Theresa Pinn-Kirkland, Houston Methodist: Anecdotally, we all know if you do a good job with post-discharge transitioning care, if you’re helping patients to transition home safely and closing these gaps, that you end up with patients who are happier, who have better health outcomes, who don’t come back to the hospital for unnecessary readmissions or revisits…But it’s hard to quantify that.
And so, we were finally able to, with this study, compare cohorts, and we looked at engaged patients – so anybody who had three or more incoming text messages with us – because our first one is, “Do we have the best number for you?” Next day, “Do you have any questions?” …That’s not really a meaningful engagement. “I’m glad you participated,” but I don’t want to count that as somebody that we helped or that we had a conversation with.

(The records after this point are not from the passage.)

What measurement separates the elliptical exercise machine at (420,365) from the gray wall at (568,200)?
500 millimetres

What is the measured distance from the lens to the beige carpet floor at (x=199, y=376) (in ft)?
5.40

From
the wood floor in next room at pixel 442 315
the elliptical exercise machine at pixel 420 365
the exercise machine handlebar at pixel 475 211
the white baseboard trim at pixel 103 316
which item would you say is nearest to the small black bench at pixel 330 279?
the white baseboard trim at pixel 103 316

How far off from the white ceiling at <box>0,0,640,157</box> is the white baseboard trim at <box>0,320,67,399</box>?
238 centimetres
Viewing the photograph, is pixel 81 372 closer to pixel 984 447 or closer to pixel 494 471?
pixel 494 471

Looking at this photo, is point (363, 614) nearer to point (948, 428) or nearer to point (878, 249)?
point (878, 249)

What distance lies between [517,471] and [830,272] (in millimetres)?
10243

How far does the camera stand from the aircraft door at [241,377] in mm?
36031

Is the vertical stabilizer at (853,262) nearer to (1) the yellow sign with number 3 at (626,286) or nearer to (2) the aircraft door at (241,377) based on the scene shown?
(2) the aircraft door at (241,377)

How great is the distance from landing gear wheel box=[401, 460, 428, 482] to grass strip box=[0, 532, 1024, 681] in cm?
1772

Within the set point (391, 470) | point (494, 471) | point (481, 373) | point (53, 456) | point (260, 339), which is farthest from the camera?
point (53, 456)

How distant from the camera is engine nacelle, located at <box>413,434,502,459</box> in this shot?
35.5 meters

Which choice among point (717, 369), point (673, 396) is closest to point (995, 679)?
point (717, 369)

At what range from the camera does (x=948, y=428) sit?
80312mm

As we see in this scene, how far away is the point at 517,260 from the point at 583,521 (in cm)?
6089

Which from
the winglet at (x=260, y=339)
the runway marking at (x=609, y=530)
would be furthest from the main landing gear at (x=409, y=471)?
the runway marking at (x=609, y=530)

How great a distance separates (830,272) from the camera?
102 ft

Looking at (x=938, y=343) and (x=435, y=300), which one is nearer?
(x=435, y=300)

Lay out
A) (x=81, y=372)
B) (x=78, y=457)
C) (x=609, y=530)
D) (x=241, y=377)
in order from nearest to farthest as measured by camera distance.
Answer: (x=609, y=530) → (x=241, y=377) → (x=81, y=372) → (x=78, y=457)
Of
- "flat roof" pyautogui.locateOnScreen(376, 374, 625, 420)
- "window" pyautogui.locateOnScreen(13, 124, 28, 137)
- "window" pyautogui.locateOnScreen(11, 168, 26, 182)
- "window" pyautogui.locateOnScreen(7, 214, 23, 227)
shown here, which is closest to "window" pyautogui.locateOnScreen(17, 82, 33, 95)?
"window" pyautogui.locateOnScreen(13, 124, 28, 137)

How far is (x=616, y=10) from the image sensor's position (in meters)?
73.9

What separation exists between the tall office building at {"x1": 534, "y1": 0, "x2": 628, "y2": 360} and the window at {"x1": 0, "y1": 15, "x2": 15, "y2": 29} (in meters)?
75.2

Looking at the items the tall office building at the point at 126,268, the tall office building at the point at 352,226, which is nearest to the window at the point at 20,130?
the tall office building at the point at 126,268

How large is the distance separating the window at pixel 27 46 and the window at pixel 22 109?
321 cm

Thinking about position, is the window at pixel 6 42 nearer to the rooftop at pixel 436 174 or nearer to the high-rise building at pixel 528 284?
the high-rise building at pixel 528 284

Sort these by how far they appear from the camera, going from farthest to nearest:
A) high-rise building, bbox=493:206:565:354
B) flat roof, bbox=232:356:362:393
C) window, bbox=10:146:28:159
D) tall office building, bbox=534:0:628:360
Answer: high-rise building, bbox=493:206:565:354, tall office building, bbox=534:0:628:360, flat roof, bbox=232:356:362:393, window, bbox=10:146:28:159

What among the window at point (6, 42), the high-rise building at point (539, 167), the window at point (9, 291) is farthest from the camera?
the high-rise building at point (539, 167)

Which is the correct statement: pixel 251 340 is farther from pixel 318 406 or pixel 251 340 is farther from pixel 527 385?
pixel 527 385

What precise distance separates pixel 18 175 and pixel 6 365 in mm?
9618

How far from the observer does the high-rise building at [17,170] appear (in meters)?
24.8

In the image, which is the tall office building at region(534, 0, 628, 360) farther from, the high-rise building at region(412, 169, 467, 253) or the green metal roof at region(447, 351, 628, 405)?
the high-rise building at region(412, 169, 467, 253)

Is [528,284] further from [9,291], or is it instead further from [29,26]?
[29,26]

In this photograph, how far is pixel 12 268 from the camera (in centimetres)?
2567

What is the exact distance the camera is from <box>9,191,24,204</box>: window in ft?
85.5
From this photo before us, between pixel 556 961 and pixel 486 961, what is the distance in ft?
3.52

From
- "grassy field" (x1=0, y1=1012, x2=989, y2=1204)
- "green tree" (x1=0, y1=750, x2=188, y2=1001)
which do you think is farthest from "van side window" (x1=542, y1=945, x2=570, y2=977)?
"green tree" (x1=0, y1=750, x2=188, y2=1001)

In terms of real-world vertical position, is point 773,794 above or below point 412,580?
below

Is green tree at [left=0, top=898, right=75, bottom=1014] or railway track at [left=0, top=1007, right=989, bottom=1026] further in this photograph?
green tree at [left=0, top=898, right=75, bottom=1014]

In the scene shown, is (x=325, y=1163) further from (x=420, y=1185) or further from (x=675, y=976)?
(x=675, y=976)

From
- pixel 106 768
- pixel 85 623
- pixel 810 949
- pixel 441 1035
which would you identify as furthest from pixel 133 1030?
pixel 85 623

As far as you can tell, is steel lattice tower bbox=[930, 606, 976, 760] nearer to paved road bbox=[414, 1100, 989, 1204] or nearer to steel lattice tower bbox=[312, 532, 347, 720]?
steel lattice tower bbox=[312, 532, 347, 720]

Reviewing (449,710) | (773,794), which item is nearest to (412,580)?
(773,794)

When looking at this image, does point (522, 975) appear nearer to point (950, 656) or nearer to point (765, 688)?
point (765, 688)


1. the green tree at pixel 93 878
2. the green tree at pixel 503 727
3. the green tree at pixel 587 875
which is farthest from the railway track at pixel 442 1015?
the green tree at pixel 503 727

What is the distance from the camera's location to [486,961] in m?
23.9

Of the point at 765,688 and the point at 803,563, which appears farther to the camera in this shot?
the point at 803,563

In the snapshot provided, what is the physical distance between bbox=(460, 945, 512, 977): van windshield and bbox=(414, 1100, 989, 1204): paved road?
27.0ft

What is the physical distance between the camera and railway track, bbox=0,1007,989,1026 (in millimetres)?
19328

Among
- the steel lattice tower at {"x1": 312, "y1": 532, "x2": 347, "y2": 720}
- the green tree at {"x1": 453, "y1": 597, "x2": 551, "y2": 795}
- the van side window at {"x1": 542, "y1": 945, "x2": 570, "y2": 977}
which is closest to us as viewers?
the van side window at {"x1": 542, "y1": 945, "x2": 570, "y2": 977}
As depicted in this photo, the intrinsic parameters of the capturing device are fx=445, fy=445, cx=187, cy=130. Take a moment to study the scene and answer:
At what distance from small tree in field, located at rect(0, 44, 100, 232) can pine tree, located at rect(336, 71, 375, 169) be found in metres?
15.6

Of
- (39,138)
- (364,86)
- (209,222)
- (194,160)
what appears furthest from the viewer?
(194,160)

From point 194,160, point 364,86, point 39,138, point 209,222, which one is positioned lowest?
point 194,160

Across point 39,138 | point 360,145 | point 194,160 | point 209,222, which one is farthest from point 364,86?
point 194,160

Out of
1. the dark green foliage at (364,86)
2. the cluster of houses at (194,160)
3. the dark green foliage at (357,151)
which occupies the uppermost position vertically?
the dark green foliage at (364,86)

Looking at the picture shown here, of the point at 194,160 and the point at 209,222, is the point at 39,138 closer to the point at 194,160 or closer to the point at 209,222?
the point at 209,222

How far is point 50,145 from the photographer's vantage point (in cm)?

So we looked at three or more incoming. We found that patients were happier, which we knew just from the text conversations where they said, “Oh my God, thank you so much. Like I just was really worried ‘is this normal? I’m still so tired.’ You were just in the hospital for a week, you’re going to be tired for a while. “Is this normal?” is the question we get billions of times every day.
So happier patients, great, but that doesn’t really help with buy-in a lot of times because you kind of have to “show me the money thing.” And so, we were able to show that we had fewer readmissions, and comparing the cohorts, they were very similar as far as demographics. And the group that didn’t come back actually were higher on the case mix index. So these were patients that were more sick that we were keeping from coming back if they didn’t need to.
And with revisits, if you can direct them, well, this is something you can address with your PCP. This is something you can wait and call the surgeon’s office. This, you need to go see an urgent care. No, you definitely need to come back to the ER right now for that.
If you address it sooner, that means it can get treated, patients can go home and not wait to where they have to get readmitted because now they’re in worse states.
So it was great to be able to have some statistically significant data. For the HCAHPS, we have seven hospitals, and so there was as much as a 7.4 difference in individual domains at individual hospitals. Looking overall at the system, there was a 2.8% increase in their rating for overall rating of the hospitals. So it’s definitely been something that has now gotten leadership’s attention.